Though the Oklahoma Pardon and Parole Board had recommended that Hancock -- who claimed he had acted in self-defense -- be granted clemency, it was denied by Governor Kevin Stitt.

Hancock claimed he shot Jett and Lynch during a struggle after they tried to force him into a cage at Jett's Oklahoma City residence.

Shawn Nolan, one of Hancock's attorneys, denounced the governor for ignoring the clemency recommendation from the parole board.

"We are profoundly sad that Oklahoma executed Phil for protecting himself from a violent attack," Nolan said in a statement.

"This was a clear case of self-defense and the governor and the state ignored a wealth of evidence showing that Phil was fighting for his life," he said. "He fought to stay out of a cage to defend his life only to be caged and tragically killed by the state."

Even members of the governor's own Republican party condemned the execution, including State Representative Kevin McDugle, who called it "simply not justice."

McDugle said in a statement that he had learned of "serious problems in Oklahoma's death penalty system" while following the case.

He called for a halt to any further executions in the state "until we can ensure that only people who truly deserve capital punishment are sentenced to death."

- US support for death penalty down -

No further executions are scheduled in the United States for the remainder of the year.

According to the Death Penalty Information Center, 2023 was the ninth consecutive year with fewer than 30 people executed in the United States.

The 24 people executed in 2023 -- 23 men and one woman -- were six more than the 18 executed in 2022, the DPIC said in its annual report.

"Most of the prisoners who were executed in 2023 would likely not have been sentenced to death if tried today due to significant changes in the law, prosecutorial decision-making, and public attitudes over the past few decades," the DPIC said.

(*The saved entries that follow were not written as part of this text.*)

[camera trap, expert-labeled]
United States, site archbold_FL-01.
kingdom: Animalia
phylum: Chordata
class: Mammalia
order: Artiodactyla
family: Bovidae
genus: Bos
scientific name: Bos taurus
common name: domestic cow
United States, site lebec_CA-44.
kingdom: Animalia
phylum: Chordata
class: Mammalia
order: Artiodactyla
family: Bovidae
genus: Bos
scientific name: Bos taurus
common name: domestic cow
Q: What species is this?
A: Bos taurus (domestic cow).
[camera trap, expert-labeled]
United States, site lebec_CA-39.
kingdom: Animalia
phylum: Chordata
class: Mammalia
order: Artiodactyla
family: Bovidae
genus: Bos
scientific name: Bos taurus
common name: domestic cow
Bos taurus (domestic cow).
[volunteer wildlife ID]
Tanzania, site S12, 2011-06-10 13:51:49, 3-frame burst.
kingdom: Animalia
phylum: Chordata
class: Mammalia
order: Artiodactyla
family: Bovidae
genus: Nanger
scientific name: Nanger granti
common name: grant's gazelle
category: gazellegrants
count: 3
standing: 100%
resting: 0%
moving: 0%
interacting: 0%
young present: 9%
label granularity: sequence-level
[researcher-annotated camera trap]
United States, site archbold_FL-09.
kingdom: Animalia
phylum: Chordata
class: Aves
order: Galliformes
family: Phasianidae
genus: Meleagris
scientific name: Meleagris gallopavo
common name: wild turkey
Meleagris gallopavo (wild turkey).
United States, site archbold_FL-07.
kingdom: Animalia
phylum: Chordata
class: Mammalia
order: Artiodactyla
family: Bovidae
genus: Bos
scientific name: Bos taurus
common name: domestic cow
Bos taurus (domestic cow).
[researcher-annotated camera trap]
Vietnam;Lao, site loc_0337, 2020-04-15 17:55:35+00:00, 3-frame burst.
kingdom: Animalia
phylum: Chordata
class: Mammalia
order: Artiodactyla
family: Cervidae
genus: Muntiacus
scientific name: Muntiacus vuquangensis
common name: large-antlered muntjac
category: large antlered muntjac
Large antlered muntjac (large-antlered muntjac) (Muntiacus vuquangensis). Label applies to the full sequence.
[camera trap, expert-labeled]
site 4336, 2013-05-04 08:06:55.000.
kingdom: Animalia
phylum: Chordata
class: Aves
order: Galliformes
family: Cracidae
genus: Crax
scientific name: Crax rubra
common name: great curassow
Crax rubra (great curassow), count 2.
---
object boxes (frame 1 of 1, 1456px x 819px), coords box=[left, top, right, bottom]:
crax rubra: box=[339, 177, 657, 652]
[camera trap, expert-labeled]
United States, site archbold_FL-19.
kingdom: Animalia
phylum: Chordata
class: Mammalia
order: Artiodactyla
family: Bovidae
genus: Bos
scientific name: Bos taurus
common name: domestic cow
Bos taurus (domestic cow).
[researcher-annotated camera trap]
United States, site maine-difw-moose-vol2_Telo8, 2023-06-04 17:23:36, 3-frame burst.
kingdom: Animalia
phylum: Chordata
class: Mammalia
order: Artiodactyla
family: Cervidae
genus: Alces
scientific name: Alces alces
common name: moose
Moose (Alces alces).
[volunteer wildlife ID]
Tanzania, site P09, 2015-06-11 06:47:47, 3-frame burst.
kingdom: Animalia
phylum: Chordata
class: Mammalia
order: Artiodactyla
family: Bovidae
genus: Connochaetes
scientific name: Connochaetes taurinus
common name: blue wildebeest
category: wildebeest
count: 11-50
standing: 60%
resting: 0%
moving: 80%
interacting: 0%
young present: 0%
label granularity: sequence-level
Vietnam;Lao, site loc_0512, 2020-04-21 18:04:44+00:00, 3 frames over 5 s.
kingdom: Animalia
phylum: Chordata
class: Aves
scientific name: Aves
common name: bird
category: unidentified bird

"Today, they would have powerful arguments for life sentences and decisions from juries who better understand the effects of mental illness, developmental impairments, and severe trauma."

According to a recent Gallup Poll, 53 percent of Americans support the death penalty for someone convicted of murder, the lowest level since 1972.

Capital punishment has been abolished in 23 US states, while the governors of six others -- Arizona, California, Ohio, Oregon, Pennsylvania and Tennessee -- have put a hold on its use.

Executions were carried out in five states this year: Alabama, Florida, Missouri, Oklahoma and Texas.

The death penalty has been primarily carried out by lethal injection in recent years, but Alabama intends to execute an inmate next year using nitrogen gas.

Alabama Governor Kay Ivey has set January 25 as the execution date for Kenneth Smith, 58, who was sentenced to death for a 1988 murder.